Capture Injection (ongoing)
12/8/2024
I don't really have a name for this project yet, but I wanted to document everything as I go (as opposed to some of my other projects). I know this project will take a significant portion of time and require some skills. It will also be my first AI-ish project.
The idea comes from me not wanting to do my homework, classwork, tests, etc. I don't think it's really a solid ROI, but for me, not wanting to jump through hoops to get a piece of paper, it's worth it. I also enjoy coming up with creative solutions that test my skills. Maybe school is too easy and I get bored. Some people have told me that before and I used to read books on robotics in chemisty class (I failed that twice) so... Anyways, I'll just end up spending my extra time studying law and prepping for the LSAT.
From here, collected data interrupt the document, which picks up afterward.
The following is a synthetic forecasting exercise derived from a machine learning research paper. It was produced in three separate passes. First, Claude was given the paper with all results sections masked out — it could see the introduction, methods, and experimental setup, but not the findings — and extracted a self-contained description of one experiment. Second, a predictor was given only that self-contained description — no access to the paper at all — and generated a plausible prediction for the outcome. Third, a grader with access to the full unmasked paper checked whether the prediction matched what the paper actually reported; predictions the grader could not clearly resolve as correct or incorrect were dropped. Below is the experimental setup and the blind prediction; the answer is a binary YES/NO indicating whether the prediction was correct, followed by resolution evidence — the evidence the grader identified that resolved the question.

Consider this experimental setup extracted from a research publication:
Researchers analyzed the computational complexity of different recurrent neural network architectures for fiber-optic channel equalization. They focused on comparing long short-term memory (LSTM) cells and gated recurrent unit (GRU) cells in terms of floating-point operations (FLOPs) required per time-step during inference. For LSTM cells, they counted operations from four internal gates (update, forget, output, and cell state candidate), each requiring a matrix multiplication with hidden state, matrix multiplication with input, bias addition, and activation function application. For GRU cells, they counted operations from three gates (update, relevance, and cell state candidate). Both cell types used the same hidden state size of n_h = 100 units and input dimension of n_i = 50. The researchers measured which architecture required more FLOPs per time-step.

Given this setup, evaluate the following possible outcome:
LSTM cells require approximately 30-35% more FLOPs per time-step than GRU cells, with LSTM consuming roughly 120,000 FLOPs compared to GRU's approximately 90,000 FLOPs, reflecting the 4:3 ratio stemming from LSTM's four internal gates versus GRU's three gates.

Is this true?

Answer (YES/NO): NO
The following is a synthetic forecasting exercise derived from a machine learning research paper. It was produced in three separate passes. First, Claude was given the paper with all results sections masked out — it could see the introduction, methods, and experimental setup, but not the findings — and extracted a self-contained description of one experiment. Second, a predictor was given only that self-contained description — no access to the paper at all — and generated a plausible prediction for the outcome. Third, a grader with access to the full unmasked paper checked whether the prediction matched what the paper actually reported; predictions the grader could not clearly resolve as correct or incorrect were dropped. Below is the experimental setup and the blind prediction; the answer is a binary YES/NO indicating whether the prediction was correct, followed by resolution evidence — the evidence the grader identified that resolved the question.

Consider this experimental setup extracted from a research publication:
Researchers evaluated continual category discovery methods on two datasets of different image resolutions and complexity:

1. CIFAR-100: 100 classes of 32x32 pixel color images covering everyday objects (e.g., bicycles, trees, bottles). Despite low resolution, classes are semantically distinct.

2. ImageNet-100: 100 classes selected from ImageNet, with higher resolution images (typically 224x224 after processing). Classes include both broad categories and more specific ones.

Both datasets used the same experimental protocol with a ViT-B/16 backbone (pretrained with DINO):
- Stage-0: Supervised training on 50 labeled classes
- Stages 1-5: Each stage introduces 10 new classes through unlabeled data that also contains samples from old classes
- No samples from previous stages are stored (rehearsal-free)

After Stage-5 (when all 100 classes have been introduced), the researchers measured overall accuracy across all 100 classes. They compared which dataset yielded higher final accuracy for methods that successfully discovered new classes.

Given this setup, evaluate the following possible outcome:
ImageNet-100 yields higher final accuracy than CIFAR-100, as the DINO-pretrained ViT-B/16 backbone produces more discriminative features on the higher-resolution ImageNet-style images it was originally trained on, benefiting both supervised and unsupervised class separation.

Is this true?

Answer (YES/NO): YES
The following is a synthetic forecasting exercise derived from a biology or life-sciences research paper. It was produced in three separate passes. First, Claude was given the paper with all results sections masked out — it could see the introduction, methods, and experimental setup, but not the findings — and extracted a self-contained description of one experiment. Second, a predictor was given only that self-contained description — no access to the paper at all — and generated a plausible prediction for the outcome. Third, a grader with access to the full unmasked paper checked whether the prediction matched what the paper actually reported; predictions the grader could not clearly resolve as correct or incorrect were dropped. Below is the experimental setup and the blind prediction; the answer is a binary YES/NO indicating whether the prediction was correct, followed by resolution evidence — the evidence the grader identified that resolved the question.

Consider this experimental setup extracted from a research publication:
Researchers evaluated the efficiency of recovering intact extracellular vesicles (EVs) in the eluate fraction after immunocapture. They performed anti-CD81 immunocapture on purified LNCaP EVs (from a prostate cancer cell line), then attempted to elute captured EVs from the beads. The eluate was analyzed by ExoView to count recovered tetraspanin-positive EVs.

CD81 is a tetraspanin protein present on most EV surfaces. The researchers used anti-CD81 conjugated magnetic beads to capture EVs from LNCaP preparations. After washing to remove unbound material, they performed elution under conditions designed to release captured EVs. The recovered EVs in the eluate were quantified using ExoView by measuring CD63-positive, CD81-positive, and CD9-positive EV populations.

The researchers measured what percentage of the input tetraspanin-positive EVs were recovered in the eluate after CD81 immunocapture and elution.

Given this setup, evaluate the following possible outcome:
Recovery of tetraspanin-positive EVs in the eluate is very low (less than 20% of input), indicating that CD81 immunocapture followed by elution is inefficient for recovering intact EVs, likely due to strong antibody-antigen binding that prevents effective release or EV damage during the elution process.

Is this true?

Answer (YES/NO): NO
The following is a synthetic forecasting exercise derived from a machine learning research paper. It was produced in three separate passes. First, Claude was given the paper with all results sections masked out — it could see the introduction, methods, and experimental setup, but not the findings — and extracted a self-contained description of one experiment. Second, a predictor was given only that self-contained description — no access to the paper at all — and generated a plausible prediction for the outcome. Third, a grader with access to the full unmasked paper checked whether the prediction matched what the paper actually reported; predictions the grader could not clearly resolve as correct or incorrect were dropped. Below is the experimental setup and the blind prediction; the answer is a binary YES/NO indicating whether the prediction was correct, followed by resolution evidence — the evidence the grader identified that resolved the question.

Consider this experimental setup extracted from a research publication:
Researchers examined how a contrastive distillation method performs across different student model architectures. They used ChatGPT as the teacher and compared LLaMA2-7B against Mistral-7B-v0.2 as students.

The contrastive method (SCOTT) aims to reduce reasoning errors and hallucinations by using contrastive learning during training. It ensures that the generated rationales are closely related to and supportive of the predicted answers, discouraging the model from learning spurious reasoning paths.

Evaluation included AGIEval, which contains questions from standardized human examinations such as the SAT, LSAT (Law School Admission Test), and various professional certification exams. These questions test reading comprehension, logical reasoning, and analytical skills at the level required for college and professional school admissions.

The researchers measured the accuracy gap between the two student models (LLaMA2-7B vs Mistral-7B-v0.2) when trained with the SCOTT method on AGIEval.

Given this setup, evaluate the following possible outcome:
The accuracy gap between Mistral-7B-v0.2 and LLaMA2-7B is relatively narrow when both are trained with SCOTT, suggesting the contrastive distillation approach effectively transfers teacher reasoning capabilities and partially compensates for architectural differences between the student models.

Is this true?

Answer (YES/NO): NO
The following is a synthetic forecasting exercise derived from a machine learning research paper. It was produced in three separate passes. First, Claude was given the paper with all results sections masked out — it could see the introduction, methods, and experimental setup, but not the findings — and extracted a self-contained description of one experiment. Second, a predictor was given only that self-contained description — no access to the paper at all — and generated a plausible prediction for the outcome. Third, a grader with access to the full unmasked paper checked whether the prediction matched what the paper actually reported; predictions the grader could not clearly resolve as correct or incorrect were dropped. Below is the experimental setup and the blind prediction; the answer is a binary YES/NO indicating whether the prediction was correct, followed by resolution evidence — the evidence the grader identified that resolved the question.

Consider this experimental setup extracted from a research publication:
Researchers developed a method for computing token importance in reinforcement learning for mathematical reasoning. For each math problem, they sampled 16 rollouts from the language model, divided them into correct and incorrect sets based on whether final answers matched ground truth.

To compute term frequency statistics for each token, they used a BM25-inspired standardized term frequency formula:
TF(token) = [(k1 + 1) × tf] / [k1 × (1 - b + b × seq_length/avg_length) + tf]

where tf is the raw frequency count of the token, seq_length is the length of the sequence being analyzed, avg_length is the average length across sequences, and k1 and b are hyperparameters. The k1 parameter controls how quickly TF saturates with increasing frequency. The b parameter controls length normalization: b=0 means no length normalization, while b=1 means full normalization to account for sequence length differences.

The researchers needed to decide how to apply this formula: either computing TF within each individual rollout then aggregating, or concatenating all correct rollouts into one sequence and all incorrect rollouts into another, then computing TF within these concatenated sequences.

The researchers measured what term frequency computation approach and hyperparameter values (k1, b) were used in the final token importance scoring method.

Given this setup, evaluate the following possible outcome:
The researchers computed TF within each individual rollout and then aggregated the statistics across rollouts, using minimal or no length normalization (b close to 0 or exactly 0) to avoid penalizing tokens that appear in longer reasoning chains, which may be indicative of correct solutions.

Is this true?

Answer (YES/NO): NO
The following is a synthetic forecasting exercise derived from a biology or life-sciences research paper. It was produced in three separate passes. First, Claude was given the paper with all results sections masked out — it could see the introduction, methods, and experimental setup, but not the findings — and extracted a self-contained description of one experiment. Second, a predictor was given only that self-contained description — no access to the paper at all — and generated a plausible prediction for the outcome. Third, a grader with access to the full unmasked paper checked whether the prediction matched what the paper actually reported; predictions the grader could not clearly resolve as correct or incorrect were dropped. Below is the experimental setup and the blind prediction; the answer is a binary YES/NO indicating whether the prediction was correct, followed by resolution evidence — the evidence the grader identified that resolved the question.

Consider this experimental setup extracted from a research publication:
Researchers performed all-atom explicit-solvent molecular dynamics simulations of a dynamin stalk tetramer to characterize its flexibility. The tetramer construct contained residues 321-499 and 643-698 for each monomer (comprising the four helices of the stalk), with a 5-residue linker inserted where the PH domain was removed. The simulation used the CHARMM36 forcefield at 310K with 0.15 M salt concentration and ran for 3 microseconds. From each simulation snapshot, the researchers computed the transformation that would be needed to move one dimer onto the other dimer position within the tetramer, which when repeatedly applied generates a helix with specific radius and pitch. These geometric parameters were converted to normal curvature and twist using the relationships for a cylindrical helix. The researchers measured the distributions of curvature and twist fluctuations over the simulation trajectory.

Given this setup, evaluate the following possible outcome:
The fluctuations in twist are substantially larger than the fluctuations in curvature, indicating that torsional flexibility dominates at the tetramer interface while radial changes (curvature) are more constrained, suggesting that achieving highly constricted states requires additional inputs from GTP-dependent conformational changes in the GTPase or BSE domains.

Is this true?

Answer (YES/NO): NO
So what's the plan? This is best explained in two parts...
Part one: is to capture the output from my Mac Studio, do some filtering because HDCP is annoying. In Fig. 1, you can see this as the Vertex Stripper and the Elgato capture card. My work is to write some software that will run on my Mac Mini to process what's on the screen (input from the capture card). This shouldn't be too hard, but I haven't really solved this issue yet. I did however do some testing and it seems like it's do-able. Once the Vertex shows up in the mail I'll have a more definative answer b/c things don't always work like they say they will but hopefully a $300 device does what it says it does.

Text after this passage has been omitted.